Recognizing the need for PADEP to balance its responsibilities to clean 
up expeditiously UST releases and inform the public, EPA and PADEP used 
the MOA to specify and clarify how PADEP will exercise its discretion 
in striking this balance and to acknowledge formally PADEP's commitment 
to internet notification of UST releases. EPA does not believe that use 
of the MOA to describe Pennsylvania's approach to public notification 
is intended to ``fix'' a flaw or deficiency in Pennsylvania's UST 
program, but rather the MOA is an appropriate means to define how PADEP 
will exercise its responsibilities, within its discretion and 
authorities, to

[[Page 53522]]

notify the public of UST releases under an EPA-authorized UST program.

▶ [Work to do]
a – Summarize the UST notification text in two sentences.
b – Please copy the passage of the UST notification text that begins at the words "Recognizing the need" and stops after the words "EPA-authorized UST program.".
The data after the UST notification text has no connection to it.

▶ [Raw data]
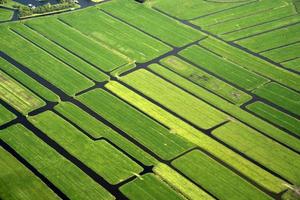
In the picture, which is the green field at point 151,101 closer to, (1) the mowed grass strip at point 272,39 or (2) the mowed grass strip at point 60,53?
(1) the mowed grass strip at point 272,39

▶ [Responses by task]
a – EPA and PADEP used the MOA to specify and clarify how PADEP will exercise its discretion in balancing its duties to clean up UST releases expeditiously and to inform the public, and to formally acknowledge PADEP's commitment to internet notification of those releases. EPA does not believe the MOA is meant to fix a flaw or deficiency in Pennsylvania's UST program; it sees the MOA as an appropriate means to define how PADEP will carry out its responsibilities to notify the public of UST releases.

b –
Recognizing the need for PADEP to balance its responsibilities to clean 
up expeditiously UST releases and inform the public, EPA and PADEP used 
the MOA to specify and clarify how PADEP will exercise its discretion 
in striking this balance and to acknowledge formally PADEP's commitment 
to internet notification of UST releases. EPA does not believe that use 
of the MOA to describe Pennsylvania's approach to public notification 
is intended to ``fix'' a flaw or deficiency in Pennsylvania's UST 
program, but rather the MOA is an appropriate means to define how PADEP 
will exercise its responsibilities, within its discretion and 
authorities, to

[[Page 53522]]

notify the public of UST releases under an EPA-authorized UST program.